Macchine agricole, la produzione italiana punta anche i mercati asiatici
Un traguardo ambizioso che ha però più di una ragione d'essere. Basta pensare che l'Asia possiede da sola il 35% dei territori agricoli presenti nel mondo (una percentuale enorme visto che il Nord America copre il 10% del totale della superficie agricola e l'Europa appena il 4%). E non solo, perché proprio l'Asia si trova nella condizione di dover investire in modo consistente per valorizzare questi territori, migliorarne la produttività, soddisfare fabbisogni alimentari crescenti. Si aprono grandi spazi di mercato, dunque, che certamente non si chiudono nemmeno in altre aree del globo. Per questo sempre FederUnacoma sta pensando di incrementare le azioni di promozione in altri paesi come l'Argentina, l'Australia, la Russia e il Sudafrica.

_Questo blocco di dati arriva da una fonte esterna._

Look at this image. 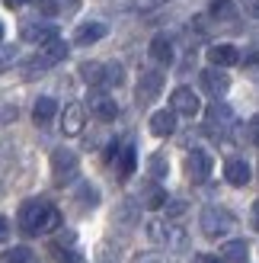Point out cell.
<instances>
[{
	"label": "cell",
	"instance_id": "obj_1",
	"mask_svg": "<svg viewBox=\"0 0 259 263\" xmlns=\"http://www.w3.org/2000/svg\"><path fill=\"white\" fill-rule=\"evenodd\" d=\"M19 228L26 234H48L61 228V212L45 199H26L19 205Z\"/></svg>",
	"mask_w": 259,
	"mask_h": 263
},
{
	"label": "cell",
	"instance_id": "obj_2",
	"mask_svg": "<svg viewBox=\"0 0 259 263\" xmlns=\"http://www.w3.org/2000/svg\"><path fill=\"white\" fill-rule=\"evenodd\" d=\"M199 225H202L205 238H224V234L237 225V218H234V212H227V209H221V205H208L202 212Z\"/></svg>",
	"mask_w": 259,
	"mask_h": 263
},
{
	"label": "cell",
	"instance_id": "obj_3",
	"mask_svg": "<svg viewBox=\"0 0 259 263\" xmlns=\"http://www.w3.org/2000/svg\"><path fill=\"white\" fill-rule=\"evenodd\" d=\"M77 174H80V161H77V154L71 148H55L51 151V177H55L58 186L74 183Z\"/></svg>",
	"mask_w": 259,
	"mask_h": 263
},
{
	"label": "cell",
	"instance_id": "obj_4",
	"mask_svg": "<svg viewBox=\"0 0 259 263\" xmlns=\"http://www.w3.org/2000/svg\"><path fill=\"white\" fill-rule=\"evenodd\" d=\"M160 90H163V74L160 71H144V74H141V81H138V90H135L138 106L154 103V100L160 97Z\"/></svg>",
	"mask_w": 259,
	"mask_h": 263
},
{
	"label": "cell",
	"instance_id": "obj_5",
	"mask_svg": "<svg viewBox=\"0 0 259 263\" xmlns=\"http://www.w3.org/2000/svg\"><path fill=\"white\" fill-rule=\"evenodd\" d=\"M186 177L192 183H205L211 177V157H208V151H189L186 154Z\"/></svg>",
	"mask_w": 259,
	"mask_h": 263
},
{
	"label": "cell",
	"instance_id": "obj_6",
	"mask_svg": "<svg viewBox=\"0 0 259 263\" xmlns=\"http://www.w3.org/2000/svg\"><path fill=\"white\" fill-rule=\"evenodd\" d=\"M202 90L211 97H224L230 90V77L224 74V68H205L202 71Z\"/></svg>",
	"mask_w": 259,
	"mask_h": 263
},
{
	"label": "cell",
	"instance_id": "obj_7",
	"mask_svg": "<svg viewBox=\"0 0 259 263\" xmlns=\"http://www.w3.org/2000/svg\"><path fill=\"white\" fill-rule=\"evenodd\" d=\"M170 109H173L176 116H196V112H199V97H196V90L176 87L173 97H170Z\"/></svg>",
	"mask_w": 259,
	"mask_h": 263
},
{
	"label": "cell",
	"instance_id": "obj_8",
	"mask_svg": "<svg viewBox=\"0 0 259 263\" xmlns=\"http://www.w3.org/2000/svg\"><path fill=\"white\" fill-rule=\"evenodd\" d=\"M205 125H208V132H227L230 125H234V112H230V106H224V103H211L208 112H205Z\"/></svg>",
	"mask_w": 259,
	"mask_h": 263
},
{
	"label": "cell",
	"instance_id": "obj_9",
	"mask_svg": "<svg viewBox=\"0 0 259 263\" xmlns=\"http://www.w3.org/2000/svg\"><path fill=\"white\" fill-rule=\"evenodd\" d=\"M90 112H93L96 119L109 122V119H115V116H119V103H115L109 93L96 90V93H90Z\"/></svg>",
	"mask_w": 259,
	"mask_h": 263
},
{
	"label": "cell",
	"instance_id": "obj_10",
	"mask_svg": "<svg viewBox=\"0 0 259 263\" xmlns=\"http://www.w3.org/2000/svg\"><path fill=\"white\" fill-rule=\"evenodd\" d=\"M19 35L26 39V42L45 45V42H51V39H58V29H55V26H51V23H26Z\"/></svg>",
	"mask_w": 259,
	"mask_h": 263
},
{
	"label": "cell",
	"instance_id": "obj_11",
	"mask_svg": "<svg viewBox=\"0 0 259 263\" xmlns=\"http://www.w3.org/2000/svg\"><path fill=\"white\" fill-rule=\"evenodd\" d=\"M83 122H87V116H83V106H80V103L64 106V116H61V132H64V135H80V132H83Z\"/></svg>",
	"mask_w": 259,
	"mask_h": 263
},
{
	"label": "cell",
	"instance_id": "obj_12",
	"mask_svg": "<svg viewBox=\"0 0 259 263\" xmlns=\"http://www.w3.org/2000/svg\"><path fill=\"white\" fill-rule=\"evenodd\" d=\"M250 177H253V170H250L247 161H237V157H234V161L224 164V180L230 183V186H247Z\"/></svg>",
	"mask_w": 259,
	"mask_h": 263
},
{
	"label": "cell",
	"instance_id": "obj_13",
	"mask_svg": "<svg viewBox=\"0 0 259 263\" xmlns=\"http://www.w3.org/2000/svg\"><path fill=\"white\" fill-rule=\"evenodd\" d=\"M150 132H154L157 138L173 135V132H176V112H173V109H160V112H154V116H150Z\"/></svg>",
	"mask_w": 259,
	"mask_h": 263
},
{
	"label": "cell",
	"instance_id": "obj_14",
	"mask_svg": "<svg viewBox=\"0 0 259 263\" xmlns=\"http://www.w3.org/2000/svg\"><path fill=\"white\" fill-rule=\"evenodd\" d=\"M208 61L214 64V68H230V64L240 61V51L234 45H211L208 48Z\"/></svg>",
	"mask_w": 259,
	"mask_h": 263
},
{
	"label": "cell",
	"instance_id": "obj_15",
	"mask_svg": "<svg viewBox=\"0 0 259 263\" xmlns=\"http://www.w3.org/2000/svg\"><path fill=\"white\" fill-rule=\"evenodd\" d=\"M102 35H106V26H102V23H80L77 32H74V42L77 45H93V42H99Z\"/></svg>",
	"mask_w": 259,
	"mask_h": 263
},
{
	"label": "cell",
	"instance_id": "obj_16",
	"mask_svg": "<svg viewBox=\"0 0 259 263\" xmlns=\"http://www.w3.org/2000/svg\"><path fill=\"white\" fill-rule=\"evenodd\" d=\"M55 116H58V103L51 100V97H38V100H35V109H32L35 125H48Z\"/></svg>",
	"mask_w": 259,
	"mask_h": 263
},
{
	"label": "cell",
	"instance_id": "obj_17",
	"mask_svg": "<svg viewBox=\"0 0 259 263\" xmlns=\"http://www.w3.org/2000/svg\"><path fill=\"white\" fill-rule=\"evenodd\" d=\"M80 77H83L90 87L106 84V64H102V61H83L80 64Z\"/></svg>",
	"mask_w": 259,
	"mask_h": 263
},
{
	"label": "cell",
	"instance_id": "obj_18",
	"mask_svg": "<svg viewBox=\"0 0 259 263\" xmlns=\"http://www.w3.org/2000/svg\"><path fill=\"white\" fill-rule=\"evenodd\" d=\"M247 257H250L247 241H227V244L221 247V260H224V263H247Z\"/></svg>",
	"mask_w": 259,
	"mask_h": 263
},
{
	"label": "cell",
	"instance_id": "obj_19",
	"mask_svg": "<svg viewBox=\"0 0 259 263\" xmlns=\"http://www.w3.org/2000/svg\"><path fill=\"white\" fill-rule=\"evenodd\" d=\"M150 58L160 61V64H170V61H173V42H170L166 35L150 39Z\"/></svg>",
	"mask_w": 259,
	"mask_h": 263
},
{
	"label": "cell",
	"instance_id": "obj_20",
	"mask_svg": "<svg viewBox=\"0 0 259 263\" xmlns=\"http://www.w3.org/2000/svg\"><path fill=\"white\" fill-rule=\"evenodd\" d=\"M166 202V190H160L157 183H150V186H144V193H141V205L144 209H163Z\"/></svg>",
	"mask_w": 259,
	"mask_h": 263
},
{
	"label": "cell",
	"instance_id": "obj_21",
	"mask_svg": "<svg viewBox=\"0 0 259 263\" xmlns=\"http://www.w3.org/2000/svg\"><path fill=\"white\" fill-rule=\"evenodd\" d=\"M42 55H45L51 64H58V61L68 58V42H64V39H51V42L42 45Z\"/></svg>",
	"mask_w": 259,
	"mask_h": 263
},
{
	"label": "cell",
	"instance_id": "obj_22",
	"mask_svg": "<svg viewBox=\"0 0 259 263\" xmlns=\"http://www.w3.org/2000/svg\"><path fill=\"white\" fill-rule=\"evenodd\" d=\"M0 263H38V257L29 251V247H13V251H7L0 257Z\"/></svg>",
	"mask_w": 259,
	"mask_h": 263
},
{
	"label": "cell",
	"instance_id": "obj_23",
	"mask_svg": "<svg viewBox=\"0 0 259 263\" xmlns=\"http://www.w3.org/2000/svg\"><path fill=\"white\" fill-rule=\"evenodd\" d=\"M51 254H55V260H58V263H83V257L77 254L74 247H64L61 241H58V244H51Z\"/></svg>",
	"mask_w": 259,
	"mask_h": 263
},
{
	"label": "cell",
	"instance_id": "obj_24",
	"mask_svg": "<svg viewBox=\"0 0 259 263\" xmlns=\"http://www.w3.org/2000/svg\"><path fill=\"white\" fill-rule=\"evenodd\" d=\"M147 238L154 244H166V234H170V225H163V221H147Z\"/></svg>",
	"mask_w": 259,
	"mask_h": 263
},
{
	"label": "cell",
	"instance_id": "obj_25",
	"mask_svg": "<svg viewBox=\"0 0 259 263\" xmlns=\"http://www.w3.org/2000/svg\"><path fill=\"white\" fill-rule=\"evenodd\" d=\"M132 170H135V148H132V144H125V148H122V161H119V174L122 177H132Z\"/></svg>",
	"mask_w": 259,
	"mask_h": 263
},
{
	"label": "cell",
	"instance_id": "obj_26",
	"mask_svg": "<svg viewBox=\"0 0 259 263\" xmlns=\"http://www.w3.org/2000/svg\"><path fill=\"white\" fill-rule=\"evenodd\" d=\"M77 199H80V205H83V209H87V205L93 209V205L99 202V193H96V186H90V183H83V186L77 190Z\"/></svg>",
	"mask_w": 259,
	"mask_h": 263
},
{
	"label": "cell",
	"instance_id": "obj_27",
	"mask_svg": "<svg viewBox=\"0 0 259 263\" xmlns=\"http://www.w3.org/2000/svg\"><path fill=\"white\" fill-rule=\"evenodd\" d=\"M122 81H125V68H122V64H119V61L106 64V84H109V87H119Z\"/></svg>",
	"mask_w": 259,
	"mask_h": 263
},
{
	"label": "cell",
	"instance_id": "obj_28",
	"mask_svg": "<svg viewBox=\"0 0 259 263\" xmlns=\"http://www.w3.org/2000/svg\"><path fill=\"white\" fill-rule=\"evenodd\" d=\"M147 167H150V177H154V180H160V177H166V157H163V154H150V161H147Z\"/></svg>",
	"mask_w": 259,
	"mask_h": 263
},
{
	"label": "cell",
	"instance_id": "obj_29",
	"mask_svg": "<svg viewBox=\"0 0 259 263\" xmlns=\"http://www.w3.org/2000/svg\"><path fill=\"white\" fill-rule=\"evenodd\" d=\"M211 16L214 20H234V7H230L227 0H214V4H211Z\"/></svg>",
	"mask_w": 259,
	"mask_h": 263
},
{
	"label": "cell",
	"instance_id": "obj_30",
	"mask_svg": "<svg viewBox=\"0 0 259 263\" xmlns=\"http://www.w3.org/2000/svg\"><path fill=\"white\" fill-rule=\"evenodd\" d=\"M186 212V202L183 199H173V202H166V218H179Z\"/></svg>",
	"mask_w": 259,
	"mask_h": 263
},
{
	"label": "cell",
	"instance_id": "obj_31",
	"mask_svg": "<svg viewBox=\"0 0 259 263\" xmlns=\"http://www.w3.org/2000/svg\"><path fill=\"white\" fill-rule=\"evenodd\" d=\"M132 263H163V260H160L157 254H138V257H135Z\"/></svg>",
	"mask_w": 259,
	"mask_h": 263
},
{
	"label": "cell",
	"instance_id": "obj_32",
	"mask_svg": "<svg viewBox=\"0 0 259 263\" xmlns=\"http://www.w3.org/2000/svg\"><path fill=\"white\" fill-rule=\"evenodd\" d=\"M243 10H247L250 16H259V0H243Z\"/></svg>",
	"mask_w": 259,
	"mask_h": 263
},
{
	"label": "cell",
	"instance_id": "obj_33",
	"mask_svg": "<svg viewBox=\"0 0 259 263\" xmlns=\"http://www.w3.org/2000/svg\"><path fill=\"white\" fill-rule=\"evenodd\" d=\"M250 141H253V144H259V116L250 122Z\"/></svg>",
	"mask_w": 259,
	"mask_h": 263
},
{
	"label": "cell",
	"instance_id": "obj_34",
	"mask_svg": "<svg viewBox=\"0 0 259 263\" xmlns=\"http://www.w3.org/2000/svg\"><path fill=\"white\" fill-rule=\"evenodd\" d=\"M7 238H10V221H7L4 215H0V244H4Z\"/></svg>",
	"mask_w": 259,
	"mask_h": 263
},
{
	"label": "cell",
	"instance_id": "obj_35",
	"mask_svg": "<svg viewBox=\"0 0 259 263\" xmlns=\"http://www.w3.org/2000/svg\"><path fill=\"white\" fill-rule=\"evenodd\" d=\"M250 225H253V228L259 231V199L253 202V215H250Z\"/></svg>",
	"mask_w": 259,
	"mask_h": 263
},
{
	"label": "cell",
	"instance_id": "obj_36",
	"mask_svg": "<svg viewBox=\"0 0 259 263\" xmlns=\"http://www.w3.org/2000/svg\"><path fill=\"white\" fill-rule=\"evenodd\" d=\"M7 119H16V109H0V122H7Z\"/></svg>",
	"mask_w": 259,
	"mask_h": 263
},
{
	"label": "cell",
	"instance_id": "obj_37",
	"mask_svg": "<svg viewBox=\"0 0 259 263\" xmlns=\"http://www.w3.org/2000/svg\"><path fill=\"white\" fill-rule=\"evenodd\" d=\"M7 7H23V4H29V0H4Z\"/></svg>",
	"mask_w": 259,
	"mask_h": 263
},
{
	"label": "cell",
	"instance_id": "obj_38",
	"mask_svg": "<svg viewBox=\"0 0 259 263\" xmlns=\"http://www.w3.org/2000/svg\"><path fill=\"white\" fill-rule=\"evenodd\" d=\"M202 263H224V260H218V257H202Z\"/></svg>",
	"mask_w": 259,
	"mask_h": 263
},
{
	"label": "cell",
	"instance_id": "obj_39",
	"mask_svg": "<svg viewBox=\"0 0 259 263\" xmlns=\"http://www.w3.org/2000/svg\"><path fill=\"white\" fill-rule=\"evenodd\" d=\"M0 39H4V23H0Z\"/></svg>",
	"mask_w": 259,
	"mask_h": 263
},
{
	"label": "cell",
	"instance_id": "obj_40",
	"mask_svg": "<svg viewBox=\"0 0 259 263\" xmlns=\"http://www.w3.org/2000/svg\"><path fill=\"white\" fill-rule=\"evenodd\" d=\"M0 71H4V64H0Z\"/></svg>",
	"mask_w": 259,
	"mask_h": 263
}]
</instances>
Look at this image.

Che d'altra parte occorra fare attenzione alle dinamiche commerciali e alle opportunità che si presentano, lo dice l'andamento dei singoli mercati. I dati sulle immatricolazioni di macchine agricole in Italia mostrano una crescita delle vendite nei primi mesi del 2017. In attivo anche le immatricolazioni in Germania, Regno Unito e Spagna e tornano a correre le vendite in Cina e India, mentre in calo risultano quelle negli Stati Uniti e in Turchia. Mercato altalenante, dunque, almeno dal punto di vista geografico. Ma comunque in grado di far registrare una crescita che va però governata. Con un'attenzione particolare anche alla politica. Nel prossimo futuro lo sviluppo dei commerci di macchine agricole sarà fortemente influenzato da variabili che con la tecnica hanno poco a che fare. Gli esempi più chiari da questo punto di vista sono quelli della Brexit, ma anche delle politiche commerciali annunciate da Donald Trump, i rapporti con la Russia, il clima politico in Turchia e gli sviluppi dei conflitti in Medioriente e nei Paesi arabi. Tutte circostanze che «bloccano piani di sviluppo dell'agricoltura che avrebbero importanti ricadute anche in termini di meccanizzazione agricola». Grande attenzione, quindi, per un settore che rimane una delle punte di diamante della nostra industria e che ogni anno produce per un valore di oltre dieci miliardi di euro ed esporta per quasi cinque.